The American ambassador in Caracas, Charles Shapiro, who had met with Mr. Chávez several times after the coup to patch up relations between the two countries, warned opposition leaders that it would fail. And indeed, the C.I.A. documents show that the Americans did not believe that forcing Mr. Chávez from office would ever work, particularly because he had a solid base of support among Venezuela's poor.

The latest documents form part of an offensive by pro-Chávez activists who aim to show that the United States has, at least tacitly, supported the opposition's unconstitutional efforts to remove the president.

Using the freedom of information act, Eva Golinger, a Long Island attorney who maintains www.venezuelafoia.info/ and contracted Mr. Bigwood to secure the CIA documents, has obtained reams of documents from the National Endowment for Democracy, a nonprofit agency financed by the United States government, that show that $2.2 million was spent from 2000 to 2003 to train or finance anti-Chávez parties and organizations.
User avatar
By Comrade Ogilvy
#524935
Oh no... I wonder how many other intelligence agencies new a coup was about to take place. This means nothing. What was America going to do, yell stop?
By | I, CWAS |
#524963
I have known about this for awhile. As an ardent supporter of Chavez it didn't surprise me. Our Government will not stay out of latin american affairs, we have been politically engeneering there forever. Chavez is best for the poor of Venezuela (at the very elast from lack of options) He is a moderate, even though he is percieved as a radical leftist. They sit on one of the largest oil reserves in the world, sooner or later he will be asassinated.
By Josh
#524966
Chamberlain to the Stud wrote:Oh no... I wonder how many other intelligence agencies new a coup was about to take place. This means nothing. What was America going to do, yell stop?
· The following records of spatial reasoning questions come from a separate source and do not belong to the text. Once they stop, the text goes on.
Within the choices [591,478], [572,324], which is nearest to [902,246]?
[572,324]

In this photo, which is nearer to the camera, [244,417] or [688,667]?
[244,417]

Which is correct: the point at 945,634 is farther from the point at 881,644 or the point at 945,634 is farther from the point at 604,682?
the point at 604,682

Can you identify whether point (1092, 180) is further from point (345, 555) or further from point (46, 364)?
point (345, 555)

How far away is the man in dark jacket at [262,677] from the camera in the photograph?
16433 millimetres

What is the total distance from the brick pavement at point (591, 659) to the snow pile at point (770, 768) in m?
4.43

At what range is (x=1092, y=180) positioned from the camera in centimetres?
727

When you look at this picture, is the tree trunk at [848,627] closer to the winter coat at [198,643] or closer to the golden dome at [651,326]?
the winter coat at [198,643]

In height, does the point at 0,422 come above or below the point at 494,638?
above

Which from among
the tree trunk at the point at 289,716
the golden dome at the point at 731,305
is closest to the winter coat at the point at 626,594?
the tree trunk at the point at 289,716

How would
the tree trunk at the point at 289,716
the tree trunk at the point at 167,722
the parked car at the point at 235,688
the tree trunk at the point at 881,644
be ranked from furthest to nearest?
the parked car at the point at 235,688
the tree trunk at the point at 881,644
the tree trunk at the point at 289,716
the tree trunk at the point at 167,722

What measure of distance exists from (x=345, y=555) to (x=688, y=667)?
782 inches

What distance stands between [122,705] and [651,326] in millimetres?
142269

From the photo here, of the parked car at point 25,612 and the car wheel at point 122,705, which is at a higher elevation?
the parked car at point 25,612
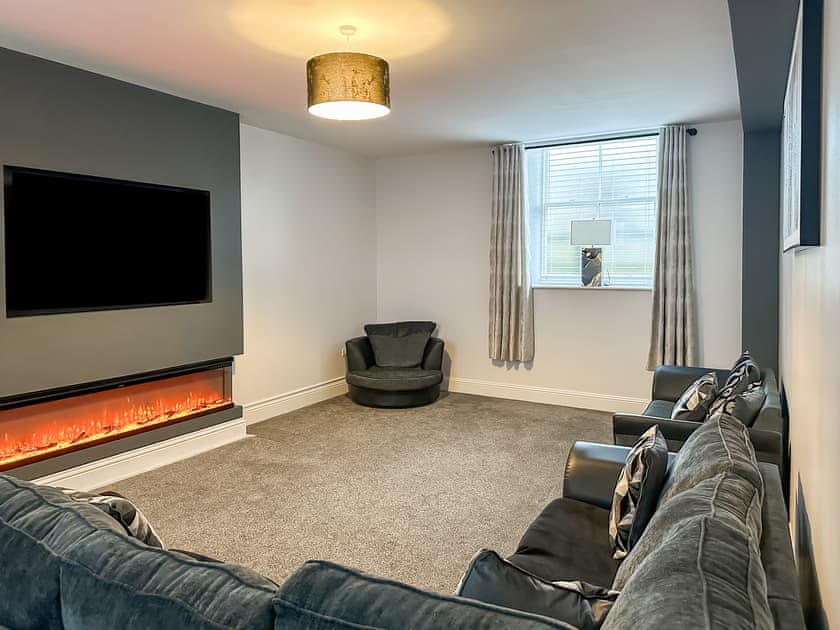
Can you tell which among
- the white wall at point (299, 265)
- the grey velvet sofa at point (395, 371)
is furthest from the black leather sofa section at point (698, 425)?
the white wall at point (299, 265)

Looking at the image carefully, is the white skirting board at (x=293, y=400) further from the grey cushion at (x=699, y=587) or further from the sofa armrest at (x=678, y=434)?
the grey cushion at (x=699, y=587)

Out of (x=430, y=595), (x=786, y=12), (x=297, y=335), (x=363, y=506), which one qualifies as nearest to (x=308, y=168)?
(x=297, y=335)

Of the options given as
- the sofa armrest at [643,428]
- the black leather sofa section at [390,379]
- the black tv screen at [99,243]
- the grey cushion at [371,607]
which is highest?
the black tv screen at [99,243]

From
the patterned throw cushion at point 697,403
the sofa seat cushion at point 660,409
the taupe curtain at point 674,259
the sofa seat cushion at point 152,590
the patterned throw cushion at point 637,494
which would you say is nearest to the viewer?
the sofa seat cushion at point 152,590

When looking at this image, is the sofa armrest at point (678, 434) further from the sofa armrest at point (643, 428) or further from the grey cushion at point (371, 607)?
the grey cushion at point (371, 607)

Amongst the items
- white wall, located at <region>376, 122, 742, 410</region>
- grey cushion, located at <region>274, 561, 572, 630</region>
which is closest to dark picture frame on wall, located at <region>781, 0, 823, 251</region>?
grey cushion, located at <region>274, 561, 572, 630</region>

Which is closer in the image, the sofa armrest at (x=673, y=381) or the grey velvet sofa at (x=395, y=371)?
the sofa armrest at (x=673, y=381)

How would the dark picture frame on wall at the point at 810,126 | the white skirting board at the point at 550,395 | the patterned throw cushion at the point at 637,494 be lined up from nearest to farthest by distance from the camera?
the dark picture frame on wall at the point at 810,126 < the patterned throw cushion at the point at 637,494 < the white skirting board at the point at 550,395

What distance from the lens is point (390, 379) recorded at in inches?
228

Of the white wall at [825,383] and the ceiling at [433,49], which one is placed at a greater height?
the ceiling at [433,49]

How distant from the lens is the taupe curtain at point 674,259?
17.3ft

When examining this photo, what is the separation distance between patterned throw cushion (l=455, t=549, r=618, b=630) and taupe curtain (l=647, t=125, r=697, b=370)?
459 cm

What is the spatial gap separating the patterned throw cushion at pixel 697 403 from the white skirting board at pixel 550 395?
2.57 m

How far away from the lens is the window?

Well, what would you say if an intelligence agency from an allied nation knew of a coup against the President, and said nothing? America could have warned them as easily as another nation could warn the US in a hypothetical situation.
By Fernando
#527253
Do you REALLY believe that if a coup was prepared against Bush Chávez would prevent him?

In the data the original article showed I can't find evidence that US supported actively the coup. Of course they would be glad if the coup succeeded.
By Pablo
#527433
There was a Venezualan judge, who was involved in the proceedings against the coup plotters, murdered a few moths ago, anyone got information of that?

Its hard not to be suspicious of the CIA in these matters, given past experiences.
User avatar
By jaakko
#527517
given past experiences.

Given past experiences, it would be more natural for us to demand proof that CIA was not involved.